-- START DATA PROVIDED --
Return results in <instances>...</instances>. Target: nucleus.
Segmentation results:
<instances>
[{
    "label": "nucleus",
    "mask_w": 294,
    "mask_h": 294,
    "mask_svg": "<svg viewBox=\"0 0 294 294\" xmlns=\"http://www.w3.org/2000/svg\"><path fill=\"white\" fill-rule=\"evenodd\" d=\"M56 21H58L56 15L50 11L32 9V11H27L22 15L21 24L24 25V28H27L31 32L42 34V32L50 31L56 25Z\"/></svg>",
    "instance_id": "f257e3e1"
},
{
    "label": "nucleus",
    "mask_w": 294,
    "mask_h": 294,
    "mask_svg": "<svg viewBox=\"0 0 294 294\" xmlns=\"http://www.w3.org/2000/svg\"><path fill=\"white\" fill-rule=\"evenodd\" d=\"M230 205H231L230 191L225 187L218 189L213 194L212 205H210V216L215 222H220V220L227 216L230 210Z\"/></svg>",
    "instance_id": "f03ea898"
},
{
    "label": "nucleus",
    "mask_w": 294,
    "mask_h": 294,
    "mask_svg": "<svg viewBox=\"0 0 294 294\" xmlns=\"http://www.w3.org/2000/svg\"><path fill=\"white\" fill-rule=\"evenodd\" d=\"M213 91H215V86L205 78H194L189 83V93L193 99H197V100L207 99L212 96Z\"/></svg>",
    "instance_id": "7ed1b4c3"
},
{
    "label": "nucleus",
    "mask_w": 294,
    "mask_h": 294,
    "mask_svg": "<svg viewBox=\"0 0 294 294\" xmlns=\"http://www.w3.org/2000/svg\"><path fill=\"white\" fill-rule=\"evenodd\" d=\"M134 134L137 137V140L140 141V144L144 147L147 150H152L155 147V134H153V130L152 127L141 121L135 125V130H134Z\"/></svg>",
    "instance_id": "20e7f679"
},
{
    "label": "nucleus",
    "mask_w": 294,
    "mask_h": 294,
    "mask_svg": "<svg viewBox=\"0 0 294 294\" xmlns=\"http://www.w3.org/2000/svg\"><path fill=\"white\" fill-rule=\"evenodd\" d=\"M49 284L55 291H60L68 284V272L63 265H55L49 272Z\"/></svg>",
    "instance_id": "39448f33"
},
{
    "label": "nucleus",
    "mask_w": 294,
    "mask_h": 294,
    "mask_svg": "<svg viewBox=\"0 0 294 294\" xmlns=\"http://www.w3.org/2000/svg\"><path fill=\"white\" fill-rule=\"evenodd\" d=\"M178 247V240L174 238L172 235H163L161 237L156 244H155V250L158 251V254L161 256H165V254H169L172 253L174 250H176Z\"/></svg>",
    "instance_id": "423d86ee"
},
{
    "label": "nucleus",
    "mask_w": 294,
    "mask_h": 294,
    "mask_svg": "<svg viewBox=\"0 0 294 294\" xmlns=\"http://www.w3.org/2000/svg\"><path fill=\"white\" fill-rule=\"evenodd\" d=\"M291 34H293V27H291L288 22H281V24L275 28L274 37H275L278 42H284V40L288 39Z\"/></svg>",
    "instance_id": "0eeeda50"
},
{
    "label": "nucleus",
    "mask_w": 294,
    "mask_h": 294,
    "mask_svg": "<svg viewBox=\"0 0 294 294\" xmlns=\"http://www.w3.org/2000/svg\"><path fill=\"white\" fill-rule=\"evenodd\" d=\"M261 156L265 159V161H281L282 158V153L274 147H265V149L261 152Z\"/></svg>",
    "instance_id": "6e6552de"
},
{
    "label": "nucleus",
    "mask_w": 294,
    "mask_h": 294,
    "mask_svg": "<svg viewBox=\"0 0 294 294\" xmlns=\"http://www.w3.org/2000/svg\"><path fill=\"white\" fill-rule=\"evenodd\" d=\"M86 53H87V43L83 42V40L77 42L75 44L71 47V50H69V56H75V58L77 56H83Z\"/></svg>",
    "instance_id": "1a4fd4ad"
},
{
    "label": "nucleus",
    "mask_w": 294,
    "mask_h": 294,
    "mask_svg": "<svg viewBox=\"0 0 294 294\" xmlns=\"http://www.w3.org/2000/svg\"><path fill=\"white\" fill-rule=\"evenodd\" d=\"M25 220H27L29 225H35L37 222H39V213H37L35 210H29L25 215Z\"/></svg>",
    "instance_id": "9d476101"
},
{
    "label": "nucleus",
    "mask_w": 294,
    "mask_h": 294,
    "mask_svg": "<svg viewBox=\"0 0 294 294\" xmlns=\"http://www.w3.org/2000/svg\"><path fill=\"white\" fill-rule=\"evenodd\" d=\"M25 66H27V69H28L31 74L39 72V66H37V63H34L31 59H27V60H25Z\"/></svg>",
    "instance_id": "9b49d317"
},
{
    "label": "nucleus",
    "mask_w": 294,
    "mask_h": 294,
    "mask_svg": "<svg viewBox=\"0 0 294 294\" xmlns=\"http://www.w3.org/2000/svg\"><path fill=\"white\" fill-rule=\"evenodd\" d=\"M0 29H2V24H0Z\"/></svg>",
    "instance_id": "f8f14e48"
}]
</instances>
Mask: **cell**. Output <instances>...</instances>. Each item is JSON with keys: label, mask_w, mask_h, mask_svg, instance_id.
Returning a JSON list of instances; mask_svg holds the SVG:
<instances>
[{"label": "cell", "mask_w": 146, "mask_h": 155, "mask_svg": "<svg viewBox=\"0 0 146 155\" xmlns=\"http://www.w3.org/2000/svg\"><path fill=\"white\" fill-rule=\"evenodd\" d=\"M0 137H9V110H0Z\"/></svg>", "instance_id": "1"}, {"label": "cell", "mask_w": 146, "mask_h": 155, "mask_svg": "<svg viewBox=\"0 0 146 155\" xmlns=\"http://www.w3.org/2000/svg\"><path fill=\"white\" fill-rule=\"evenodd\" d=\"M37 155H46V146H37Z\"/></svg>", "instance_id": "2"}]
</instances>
-- END DATA PROVIDED --
§ BRIEF
Put every line of the data above into a JSON list of strings, with one string per line and no entries for blank lines.

§ OUTPUT FOR THIS EXERCISE
[
  "Return results in <instances>...</instances>. Target: nucleus.",
  "Segmentation results:",
  "<instances>",
  "[{",
  "    \"label\": \"nucleus\",",
  "    \"mask_w\": 294,",
  "    \"mask_h\": 294,",
  "    \"mask_svg\": \"<svg viewBox=\\\"0 0 294 294\\\" xmlns=\\\"http://www.w3.org/2000/svg\\\"><path fill=\\\"white\\\" fill-rule=\\\"evenodd\\\" d=\\\"M56 21H58L56 15L50 11L32 9V11H27L22 15L21 24L24 25V28H27L31 32L42 34V32L50 31L56 25Z\\\"/></svg>\",",
  "    \"instance_id\": \"f257e3e1\"",
  "},",
  "{",
  "    \"label\": \"nucleus\",",
  "    \"mask_w\": 294,",
  "    \"mask_h\": 294,",
  "    \"mask_svg\": \"<svg viewBox=\\\"0 0 294 294\\\" xmlns=\\\"http://www.w3.org/2000/svg\\\"><path fill=\\\"white\\\" fill-rule=\\\"evenodd\\\" d=\\\"M230 205H231L230 191L225 187L218 189L213 194L212 205H210V216L215 222H220V220L227 216L230 210Z\\\"/></svg>\",",
  "    \"instance_id\": \"f03ea898\"",
  "},",
  "{",
  "    \"label\": \"nucleus\",",
  "    \"mask_w\": 294,",
  "    \"mask_h\": 294,",
  "    \"mask_svg\": \"<svg viewBox=\\\"0 0 294 294\\\" xmlns=\\\"http://www.w3.org/2000/svg\\\"><path fill=\\\"white\\\" fill-rule=\\\"evenodd\\\" d=\\\"M213 91H215V86L205 78H194L189 83V93L193 99H197V100L207 99L212 96Z\\\"/></svg>\",",
  "    \"instance_id\": \"7ed1b4c3\"",
  "},",
  "{",
  "    \"label\": \"nucleus\",",
  "    \"mask_w\": 294,",
  "    \"mask_h\": 294,",
  "    \"mask_svg\": \"<svg viewBox=\\\"0 0 294 294\\\" xmlns=\\\"http://www.w3.org/2000/svg\\\"><path fill=\\\"white\\\" fill-rule=\\\"evenodd\\\" d=\\\"M134 134L137 137V140L140 141V144L144 147L147 150H152L155 147V134H153V130L152 127L141 121L135 125V130H134Z\\\"/></svg>\",",
  "    \"instance_id\": \"20e7f679\"",
  "},",
  "{",
  "    \"label\": \"nucleus\",",
  "    \"mask_w\": 294,",
  "    \"mask_h\": 294,",
  "    \"mask_svg\": \"<svg viewBox=\\\"0 0 294 294\\\" xmlns=\\\"http://www.w3.org/2000/svg\\\"><path fill=\\\"white\\\" fill-rule=\\\"evenodd\\\" d=\\\"M49 284L55 291H60L68 284V272L63 265H55L49 272Z\\\"/></svg>\",",
  "    \"instance_id\": \"39448f33\"",
  "},",
  "{",
  "    \"label\": \"nucleus\",",
  "    \"mask_w\": 294,",
  "    \"mask_h\": 294,",
  "    \"mask_svg\": \"<svg viewBox=\\\"0 0 294 294\\\" xmlns=\\\"http://www.w3.org/2000/svg\\\"><path fill=\\\"white\\\" fill-rule=\\\"evenodd\\\" d=\\\"M178 247V240L174 238L172 235H163L161 237L156 244H155V250L158 251V254L161 256H165V254H169L172 253L174 250H176Z\\\"/></svg>\",",
  "    \"instance_id\": \"423d86ee\"",
  "},",
  "{",
  "    \"label\": \"nucleus\",",
  "    \"mask_w\": 294,",
  "    \"mask_h\": 294,",
  "    \"mask_svg\": \"<svg viewBox=\\\"0 0 294 294\\\" xmlns=\\\"http://www.w3.org/2000/svg\\\"><path fill=\\\"white\\\" fill-rule=\\\"evenodd\\\" d=\\\"M291 34H293V27H291L288 22H281V24L275 28L274 37H275L278 42H284V40L288 39Z\\\"/></svg>\",",
  "    \"instance_id\": \"0eeeda50\"",
  "},",
  "{",
  "    \"label\": \"nucleus\",",
  "    \"mask_w\": 294,",
  "    \"mask_h\": 294,",
  "    \"mask_svg\": \"<svg viewBox=\\\"0 0 294 294\\\" xmlns=\\\"http://www.w3.org/2000/svg\\\"><path fill=\\\"white\\\" fill-rule=\\\"evenodd\\\" d=\\\"M261 156L265 159V161H281L282 158V153L274 147H265V149L261 152Z\\\"/></svg>\",",
  "    \"instance_id\": \"6e6552de\"",
  "},",
  "{",
  "    \"label\": \"nucleus\",",
  "    \"mask_w\": 294,",
  "    \"mask_h\": 294,",
  "    \"mask_svg\": \"<svg viewBox=\\\"0 0 294 294\\\" xmlns=\\\"http://www.w3.org/2000/svg\\\"><path fill=\\\"white\\\" fill-rule=\\\"evenodd\\\" d=\\\"M86 53H87V43L83 42V40L77 42L75 44L71 47V50H69V56H75V58L77 56H83Z\\\"/></svg>\",",
  "    \"instance_id\": \"1a4fd4ad\"",
  "},",
  "{",
  "    \"label\": \"nucleus\",",
  "    \"mask_w\": 294,",
  "    \"mask_h\": 294,",
  "    \"mask_svg\": \"<svg viewBox=\\\"0 0 294 294\\\" xmlns=\\\"http://www.w3.org/2000/svg\\\"><path fill=\\\"white\\\" fill-rule=\\\"evenodd\\\" d=\\\"M25 220H27L29 225H35L37 222H39V213H37L35 210H29L25 215Z\\\"/></svg>\",",
  "    \"instance_id\": \"9d476101\"",
  "},",
  "{",
  "    \"label\": \"nucleus\",",
  "    \"mask_w\": 294,",
  "    \"mask_h\": 294,",
  "    \"mask_svg\": \"<svg viewBox=\\\"0 0 294 294\\\" xmlns=\\\"http://www.w3.org/2000/svg\\\"><path fill=\\\"white\\\" fill-rule=\\\"evenodd\\\" d=\\\"M25 66H27V69H28L31 74L39 72V66H37V63H34L31 59H27V60H25Z\\\"/></svg>\",",
  "    \"instance_id\": \"9b49d317\"",
  "},",
  "{",
  "    \"label\": \"nucleus\",",
  "    \"mask_w\": 294,",
  "    \"mask_h\": 294,",
  "    \"mask_svg\": \"<svg viewBox=\\\"0 0 294 294\\\" xmlns=\\\"http://www.w3.org/2000/svg\\\"><path fill=\\\"white\\\" fill-rule=\\\"evenodd\\\" d=\\\"M0 29H2V24H0Z\\\"/></svg>\",",
  "    \"instance_id\": \"f8f14e48\"",
  "}]",
  "</instances>",
  "Mask: **cell**. Output <instances>...</instances>. Each item is JSON with keys: label, mask_w, mask_h, mask_svg, instance_id.",
  "Returning a JSON list of instances; mask_svg holds the SVG:",
  "<instances>",
  "[{\"label\": \"cell\", \"mask_w\": 146, \"mask_h\": 155, \"mask_svg\": \"<svg viewBox=\\\"0 0 146 155\\\" xmlns=\\\"http://www.w3.org/2000/svg\\\"><path fill=\\\"white\\\" fill-rule=\\\"evenodd\\\" d=\\\"M0 137H9V110H0Z\\\"/></svg>\", \"instance_id\": \"1\"}, {\"label\": \"cell\", \"mask_w\": 146, \"mask_h\": 155, \"mask_svg\": \"<svg viewBox=\\\"0 0 146 155\\\" xmlns=\\\"http://www.w3.org/2000/svg\\\"><path fill=\\\"white\\\" fill-rule=\\\"evenodd\\\" d=\\\"M37 155H46V146H37Z\\\"/></svg>\", \"instance_id\": \"2\"}]",
  "</instances>"
]